Blue Owl BDC's CEO Craig Packer speaks during an interview with CNBC on the floor at the New York Stock Exchange (NYSE) in New York City, U.S., Nov. 19, 2025.
The latest tremor in the private credit world involved a deal that should've been reassuring to markets.
Blue Owl , a direct lender specializing in loans to the software industry, said Wednesday it had sold $1.4 billion of its loans to institutional investors at 99.7% of par value.
That means sophisticated players scrutinized the loans and the companies involved and felt comfortable paying nearly full price for the debt, a message that Blue Owl co-President Craig Packer sought to convey in interviews several times this week.
But instead of calming markets, it sent shares of Blue Owl and other alternative asset managers diving on fears of what could follow.
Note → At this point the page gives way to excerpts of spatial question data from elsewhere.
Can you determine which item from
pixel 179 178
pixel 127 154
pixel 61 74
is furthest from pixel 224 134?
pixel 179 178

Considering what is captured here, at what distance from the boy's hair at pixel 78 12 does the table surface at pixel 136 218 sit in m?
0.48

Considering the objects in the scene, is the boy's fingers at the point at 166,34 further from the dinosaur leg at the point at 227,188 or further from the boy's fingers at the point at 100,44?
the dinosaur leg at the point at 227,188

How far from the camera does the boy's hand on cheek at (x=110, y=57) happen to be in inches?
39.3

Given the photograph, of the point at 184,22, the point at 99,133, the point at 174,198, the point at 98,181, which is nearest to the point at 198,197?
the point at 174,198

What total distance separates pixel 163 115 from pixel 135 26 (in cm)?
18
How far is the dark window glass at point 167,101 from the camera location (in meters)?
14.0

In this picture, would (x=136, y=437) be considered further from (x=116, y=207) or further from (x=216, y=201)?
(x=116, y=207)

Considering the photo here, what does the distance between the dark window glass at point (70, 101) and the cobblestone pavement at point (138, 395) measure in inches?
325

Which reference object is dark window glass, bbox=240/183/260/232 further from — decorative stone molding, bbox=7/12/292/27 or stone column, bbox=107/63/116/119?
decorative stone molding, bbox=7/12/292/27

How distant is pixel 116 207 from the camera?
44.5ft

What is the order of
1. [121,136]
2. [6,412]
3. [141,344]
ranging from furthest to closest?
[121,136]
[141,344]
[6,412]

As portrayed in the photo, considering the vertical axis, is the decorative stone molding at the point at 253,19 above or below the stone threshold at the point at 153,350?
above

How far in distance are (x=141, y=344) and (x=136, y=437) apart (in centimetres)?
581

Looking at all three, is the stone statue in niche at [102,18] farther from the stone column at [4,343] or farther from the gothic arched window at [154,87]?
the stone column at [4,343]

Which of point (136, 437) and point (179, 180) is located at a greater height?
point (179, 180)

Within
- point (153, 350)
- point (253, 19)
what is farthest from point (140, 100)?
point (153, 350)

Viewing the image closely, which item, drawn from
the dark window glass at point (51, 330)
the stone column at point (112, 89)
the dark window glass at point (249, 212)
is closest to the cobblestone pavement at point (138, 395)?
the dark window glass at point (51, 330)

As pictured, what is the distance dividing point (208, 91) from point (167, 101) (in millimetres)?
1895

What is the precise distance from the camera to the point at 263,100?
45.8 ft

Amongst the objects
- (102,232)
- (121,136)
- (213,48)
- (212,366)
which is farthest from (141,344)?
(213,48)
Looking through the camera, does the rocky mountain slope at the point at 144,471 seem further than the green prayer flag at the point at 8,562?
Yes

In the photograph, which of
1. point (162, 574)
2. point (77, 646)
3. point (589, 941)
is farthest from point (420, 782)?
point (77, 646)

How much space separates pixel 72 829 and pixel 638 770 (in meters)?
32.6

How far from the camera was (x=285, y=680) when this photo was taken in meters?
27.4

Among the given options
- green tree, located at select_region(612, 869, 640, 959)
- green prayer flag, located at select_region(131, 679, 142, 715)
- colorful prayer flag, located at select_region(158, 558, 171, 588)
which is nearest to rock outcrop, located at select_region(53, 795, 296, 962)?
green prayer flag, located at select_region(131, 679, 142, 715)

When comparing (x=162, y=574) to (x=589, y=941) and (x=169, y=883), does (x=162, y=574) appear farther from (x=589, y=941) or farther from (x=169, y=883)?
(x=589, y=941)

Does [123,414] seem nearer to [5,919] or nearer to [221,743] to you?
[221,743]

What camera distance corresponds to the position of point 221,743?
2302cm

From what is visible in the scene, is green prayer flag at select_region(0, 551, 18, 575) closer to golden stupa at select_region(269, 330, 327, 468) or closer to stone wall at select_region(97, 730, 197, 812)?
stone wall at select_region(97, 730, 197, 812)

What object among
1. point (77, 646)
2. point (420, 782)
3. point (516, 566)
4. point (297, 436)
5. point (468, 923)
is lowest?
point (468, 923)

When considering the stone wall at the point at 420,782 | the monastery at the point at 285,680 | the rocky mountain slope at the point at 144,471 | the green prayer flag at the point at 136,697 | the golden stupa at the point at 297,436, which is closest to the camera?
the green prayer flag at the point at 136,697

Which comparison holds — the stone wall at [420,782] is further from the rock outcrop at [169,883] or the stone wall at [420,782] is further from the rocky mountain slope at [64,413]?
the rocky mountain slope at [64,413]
That's because as part of the asset sale, Blue Owl announced it was replacing voluntary quarterly redemptions with mandated "capital distributions" funded by future asset sales, earnings or other transactions.
"The optics are bad, even if the loan book is fine," Brian Finneran of Truist Securities wrote in commentary circulated Thursday. "Most investors are interpreting the sales to mean that redemptions accelerated and led to forced sales of higher quality assets to meet requests."
Blue Owl's move was widely interpreted as the firm halting redemptions from a fund under pressure, even as Packer pointed out investors would get about 30% of their money back by March 31, far more than the 5% allowed under its previous quarterly schedule.
"We're not halting redemptions, we're just changing the form," Packer told CNBC on Friday. "If anything, we're accelerating redemptions."